Farag et al. (2010) used a simple model of parallel vertical fractures with a vertical well to simulate main build-up period of DST test by ignoring the actual distribution of fracture network around the tested well.
The aim of this study is to generate a subsurface fracture map using available field data, and to use the presented model to simulate the main build-up period of the DST test to calibrate logs permeability values in the area under study.
Generation of discrete fracture map of a typical basement reservoir
The author used an innovative methodology to generate the 3D subsurface fracture map of the studied reservoir by integrating field data, such as wellbore images and conventional well logs. In this approach, an object-based conditional global optimization technique is used to generate the subsurface fracture map of the reservoir which combines the following: (1) statistical analysis of different sources of data (as mentioned above); (2) finite element-based modelling of tectonic history of the reservoir structure to generate probabilistic fracture attributes; (3) development of complex relationship between different sources of data (data sources mentioned in (1) and the data generated in (2)) using back propagation neural network; (4) sequential Gaussian stochastic simulation to generate object-based 3D subsurface fracture map and (5) simulated annealing optimization technique to generate an optimum subsurface fracture map. In object-based model, each single fracture is treated as a single object with its specific properties such as location (centre point), dip, azimuth and size (radius). Each object possesses a variety of rules for behaviour in space such as shift, rotate, grow, shrink, multiply or disappear. The optimization process involves a series of trial and errors utilizing the nominated rules to minimize the objective function which is the difference between each fracture system realization and the target. The procedure is detailed in Gholizadeh Doonechaly and Rahman (2012).
Figure 4 shows the generated subsurface fracture map around the tested well. Figure 5 shows the DST history data. Reservoir input data used for numerical simulation model are presented in Table 2.
The hybrid approach
Single phase fluid flow in a typical fractured basement reservoir is simulated by coupling 3D permeability tensors (heterogamous permeability, see Fig. 6) with flow through discrete fractures. Long fractures (l ≥ 40 m) along with their original properties (orientations and locations) are discretized explicitly within the reservoir domain.
The well path has been divided into number of segments and each segment has a different flux which depends on the element size intersected by each one. Figure 7 shows how the wellbore intersected with blocks of lower fracture density.
Firstly, different subsurface fracture maps have been generated using the available field data. The number of fractures that have been created is 4000 fractures. The fractures with length <40 m were used to estimate the block-based permeability tensor, and long fracture with length >40 m were discretized explicitly in the reservoir domain. The fracture aperture has been assumed of 0.04 mm which is equal to the maximum value shown in the image logs. Due to the lack of information about far field stresses, the horizontal stresses are estimated based on overburden stress (Zoback 2007). Results of simulated as well as measured data from field test are presented in Fig. 8.
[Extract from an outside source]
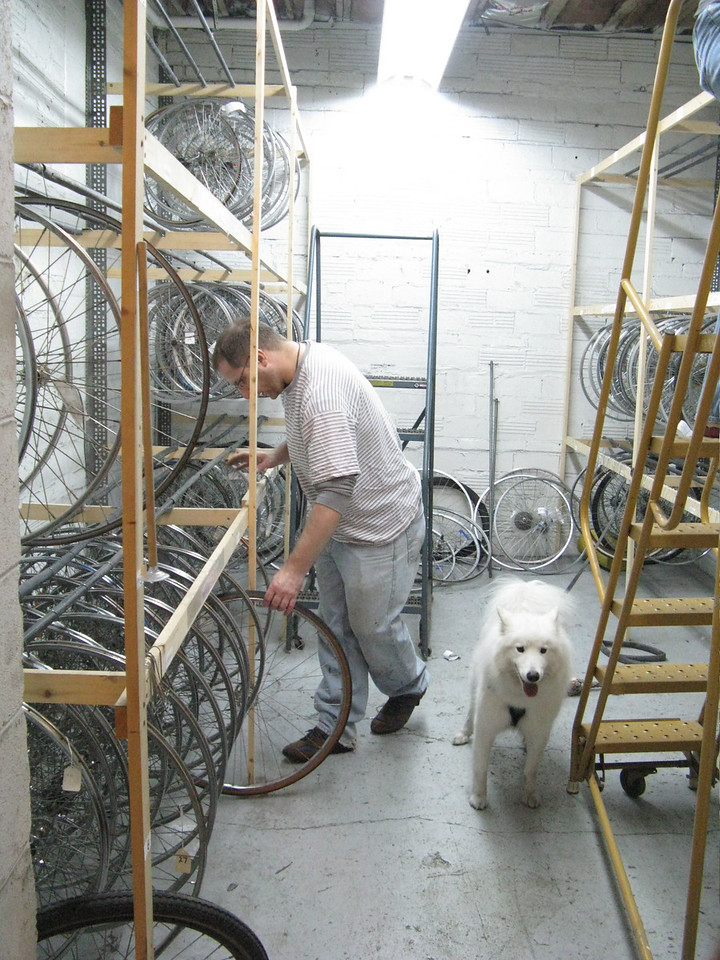 Volunteer, dog, and wheels, what else do you need?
As shown in Fig. 8, a poor matching occurred between build-up history and simulated data at first trial using fracture aperture = 0.04 mm using the best generated fracture realization. In addition, the figure (see Fig. 8) shows the simulated pressure curve is higher than measured one. This behaviour is obtained due to the use of a large fracture aperture that enables pressure to build up quickly around the wellbore.
Since the simulated results were moving in the direction as expected as it has almost the same trend of the history data, the decision is taken by keeping the fracture realization that has been predicted using the iteration process as described before, and further trials were continued by changing fracture aperture.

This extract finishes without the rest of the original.